Next the Clinton administration's rules ordered the taxpayer-backed Fannie Mae and Freddie Mac to expand their quotas of risky loans from 30 percent of portfolio to 50 percent, as part of a big push to expand home ownership. Fannie and Freddie were securitizing these home loans and offering 100 percent taxpayer guarantees of repayment. So now taxpayers were on the hook for these risky, low down payment loans.
Tragically, when prices fell, lower income folks who really could not afford these mortgages under normal credit standards suffered massive foreclosures and personal bankruptcies. Many will never get credit again.
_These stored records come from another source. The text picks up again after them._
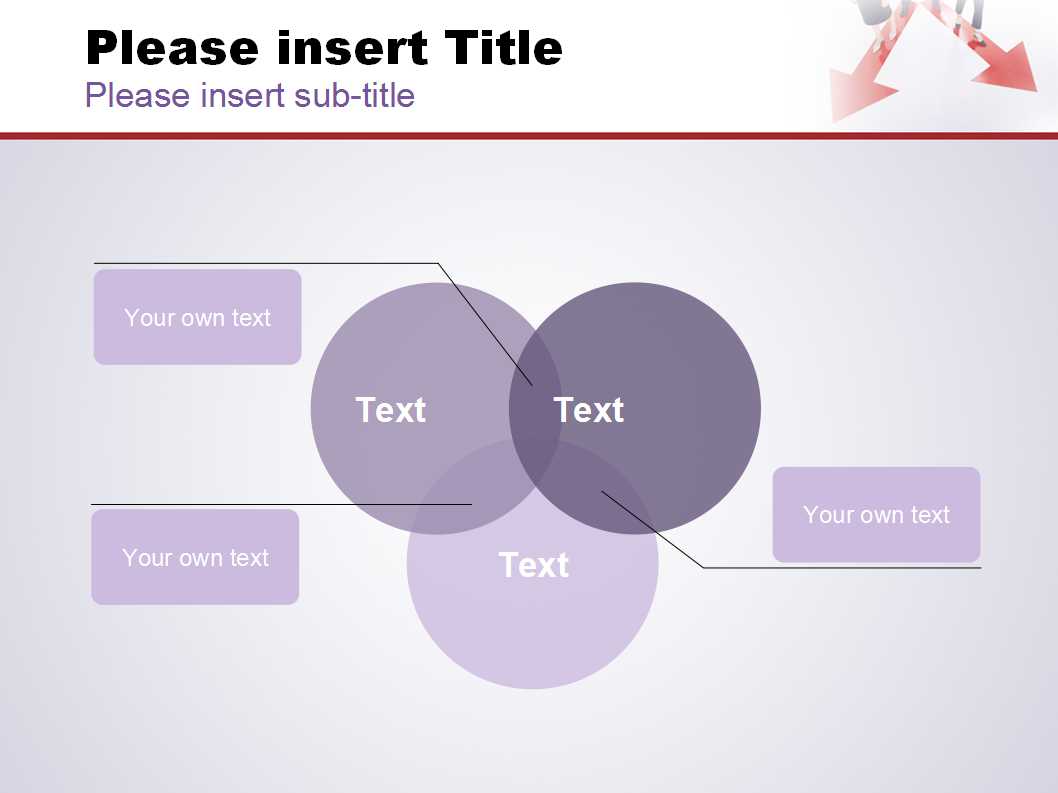 Please insert Title
Please insert sub-title

Your own text

Text

Text

Your own text

Your own text

Text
It's a perfect example of liberals using government allegedly to help the poor, with the ultimate consequences being disastrous to them.
Additionally, ultra-easy money from the Federal Reserve also played a key role. Rates were held too low for too long from 2002 through 2005, which created asset price bubbles in housing, commodities, gold, oil and elsewhere. When the Fed finally tightened, prices collapsed. So did mortgage collateral (homes) and mortgage bonds that depended on the collateral. Many bond packages were written to please Fannie and Freddie, based on the fantastical idea that home prices would never fall. Fannie and Freddie, by the way, cost the taxpayers $187 billion.
Just to make this story worse, Sen. Hillary Clinton and Sen. Barack Obama voted to filibuster a Republican effort to roll back Fannie and Freddie. But on top of all this, while Clinton was propping up Fannie and Freddie, she was taking contributions from their foundations, as a Washington Times report concluded.
"Freddie Mac and Fannie Mae's political action committee and individuals linked to the companies donated $75,500 to Mrs. Clinton's senatorial campaign," according to the Washington Times. "Freddie Mac also gave the Clinton Foundation a $50,000 to $100,000 donation."
To be clear, there was plenty of blame to go around among both political parties and the horde of housing lobbyists who helped set up this real estate house of cards. It's a sordid story with plenty of blame all around. And the Fannie/Freddie story is still not solved. It now includes profit sweeping from shareholders to the government, thereby ending any chance to sell the mortgage agencies back to the private sector.
Meanwhile, Clinton's attempt to blame Donald Trump is utterly absurd. Buying low and selling high is not against the law. In fact, Trump's investment acumen may serve America well in the not-too-distant future.